Assim que os funcionários da companhia aérea se colocaram à disposição para relacionar e encaminhar os passageiros para os hotéis, me apresentei ao balcão e disse-lhes apontando para aquela jovem mulher que estava assentada com uma criança no colo, que ela deveria ter prioridade zero por estar em companhia de uma criança recém-nascida. O funcionário do aeroporto acatou naturalmente o meu argumento e pediu-me para que lhe apresentasse seus documentos. Apanhei sua identidade e entreguei àquele funcionário. Não sem antes, lógico, ver sua data de nascimento. Tinha vinte e oito anos. Como não poderia deixar de ser, curiosamente ela veio ao mundo num dia vinte e três de setembro, coincidentemente o primeiro dia do início da mais bela das estações no nosso hemisfério: A Primavera. Era então quatro anos mais nova que eu.

Já estava até mesmo sentindo saudades daquela mulher e daquela criança que me abandonariam dali a pouco. Já estava prevendo uma péssima noite assentada naquelas cadeiras propositadamente incômodas que existem em aeroportos. Já naqueles instantes sentia o desalento da mistura do desconforto e da perda. Da perda da Marcella.

O táxi encostou e fui colocando suas bolsas no bagageiro. Bolsa para cá, bolsa para lá, enfim tudo acabado. Pronto!

Naquela tarde sentia que tinha feito a minha boa ação. Não do dia, mas do mês, quem sabe, da minha vida toda. Ignorem o fato de eu ter achado aquela mulher encantadora, fascinante, e de uma beleza sem igual. Reconheço também que não sei se faria tudo aquilo se ela não tivesse todos aqueles atributos. Cabelos deslumbrantes e admiráveis, e a pele de uma cor dourada igual aquela, jamais eu veria em outra igual. Mas fiz-lhe todos aqueles préstimos e benevolências somente pelo fato de eu ser um homem prestativo, nobre e muito generoso. Pelo menos eu acreditava naquilo.

Assim que o taxista voltou daquela lanchonete onde foi comprar cigarro e fechou o porta malas, direcionei-me até ela que já entrara no veículo pela sua porta traseira. Assim que ela acomodou aquela criança e se posicionou, dei dois passos para trás para fechar aquela porta e despedir-me. Foi quando ela na maior espontaneidade, e eu totalmente surpreso, embora eu tenha fingido também naturalidade, ouvi dela a seguinte pergunta:

- Ué, você não vai?

Quando ela me fez aquele questionamento, e eu consegui me manter de pé, foi quando eu passei a acreditar que existe sim "uma força maior que nos guia", ou então na existência de Anjos da Guarda. Reconheço, embora tenha dito-lhe naturalmente que iria, eu não esperava nunca por aquele convite. Nunca mesmo!
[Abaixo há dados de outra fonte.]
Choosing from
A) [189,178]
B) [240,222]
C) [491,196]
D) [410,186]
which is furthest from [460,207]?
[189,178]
Iria ficar o tempo todo a assediando em aeroportos e aeronaves, mas nunca esperava que fosse convidado a acompanhá-la àquele hotel. Ela era casada. Parecia-me uma esposa fiel, e além do mais tinha a companhia de um filho recém-nascido. Voltava para o conforto de casa e para os braços do marido que estava até esperando-a no aeroporto de Salvador, antes de se saber que o voo teria que seguir para Recife.

E sem mais candongas, fomos!

E fui com ela no banco de trás, como se ali estivessem os mais felizes, marido, mulher e filho.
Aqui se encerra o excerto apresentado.